Despite two-dose-vaccination coverage among 12–17 year-old adolescents having reached over 60% in Germany by April 2022, there was no parallel indication of a reduction in the PIMS-TS rate among this age group. Interestingly, a vaccination rate of over 50% in this age group already had been attained by December 2021—i.e., well before the emergence of Omicron in Germany. Since vaccination reduces the absolute risk of infection, it is possible that vaccination does impact the absolute risk of PIMS-TS, but this is not a factor we were directly able to control for in our data. Given the low and rapidly waning effectiveness of vaccines vis-à-vis preventing mild disease among children infected with Omicron [18, 19], we presume the effect to be low.

The strength of our analysis lies in its use of population-based data and the inclusion of over five million confirmed SARS-CoV-2 infections detected by means of a uniform, widely available, testing strategy during the observation period–with more than 30% of seropositive cases identified as of March 2021 [20]. Since May 2022, routine screening tests no longer have been mandatory in German schools. As a result, in the future analyses such as the one presented here will be far more difficult to carry out with any validity, since the number of unreported cases will change over time. The testing strategy being implemented at any given moment also has an impact. With our study, our hope is that our epidemiological findings will shed light on the pathophysiology of PIMS-TS. Since the SARS-CoV-2 variants mainly differ in their mutations within the viral S-protein, it is possible that the immunological response to the S-protein may be responsible for the hyperinflammatory state displayed with PIMS-TS. This hypothesis is additionally supported by true PIMS-TS following vaccination with the mRNA-vaccine coding for the S-protein occasionally have been observed without prior infection having taken place.

Limitations

Our study contains some limitations. First, even though a RAT screening strategy for all children in Germany was routine and mandatory during the period of our analysis, a degree of ascertainment bias for the infection rate cannot be completely ruled out. However, given the degree of the variant-effect on the risk of PIMS-TS, it is unlikely to have been caused by variations in rtPCR-tests conducted.

Second, our analysis cannot provide data regarding the absolute risk of PIMS-TS in relation to different SARS-CoV-2 variants, since even with a uniform, routine screening strategy, a degree of underreporting in the numbers of the statutory notification systems remains unavoidable.

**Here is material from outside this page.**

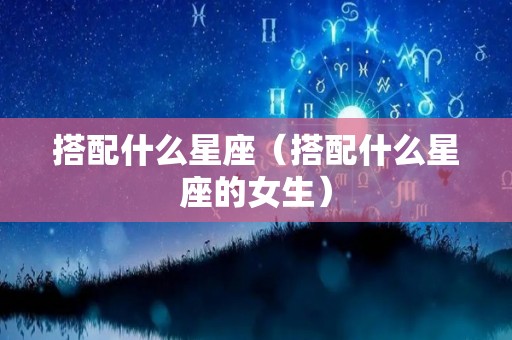 搭配什么星座（搭配什么星座的女生）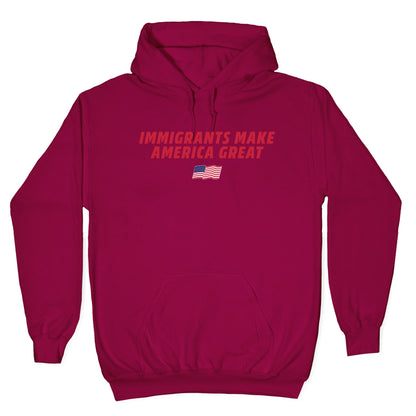 Immigrants Make America Great Flag Hoodie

For this reason, we only are able to describe relative changes. With reductions of approximately 70–90%, however, the impacts demonstrated were substantial. Previous estimates of the absolute risk of PIMS-TS in Germany [1] and the US [16] have shown the absolute risk of the original Wuhan and Alpha variants to be approximately 1:4,000. By contrast, the absolute risk for PIMS-TS related to Omicron infections appears to be between 1:40,000 and 1:80,000.

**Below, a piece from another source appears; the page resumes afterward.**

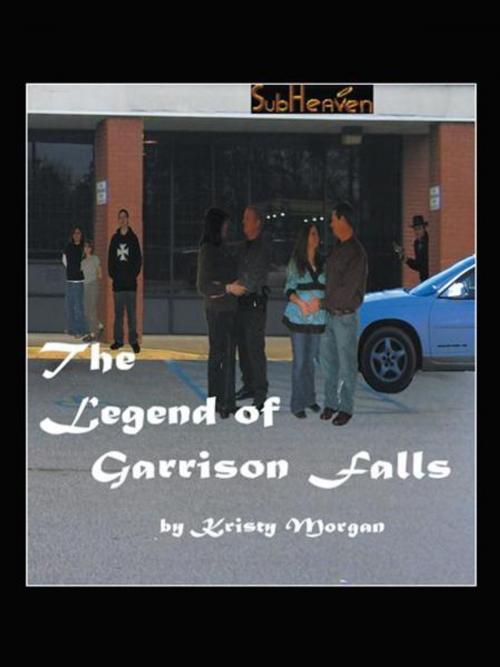 Cover of the book The Legend of Garrison Falls by Kristy Morgan, iUniverse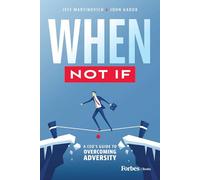 When Not If: A CEO’s Guide to Overcoming Adversity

Additionally, the DGPI’s PIMS-registry is based upon voluntary notification. Although the vast majority of hospitals caring for patients with PIMS-TS have been reporting their cases to this registry, we cannot rule out a level of underreporting. Given that there are no other reporting systems for PIMS-TS cases in Germany, we are unable to validate the reports’ completeness. Nevertheless, even in the event of underreporting, it is important to note that reporting has remained consistent over time; relative trends therefore should not be impacted.

Conclusion

Our data confirm the results of other ecological studies suggesting that the risk of developing PIMS-TS appears to be reduced in relation to the Delta and Omicron variants. Mutations of the SARS-CoV-2 virus seem to significantly impact the risk for PIMS-TS. The strength of our analysis lies in the denominator of SARS-CoV-2 infection, which allows the assessment of PIMS-TS risk by infection. The effect of COVID-19 vaccination on the risk of developing PIMS-TS seems less pronounced and relevant than the variant effect; this, however, cannot be directly deduced from our data.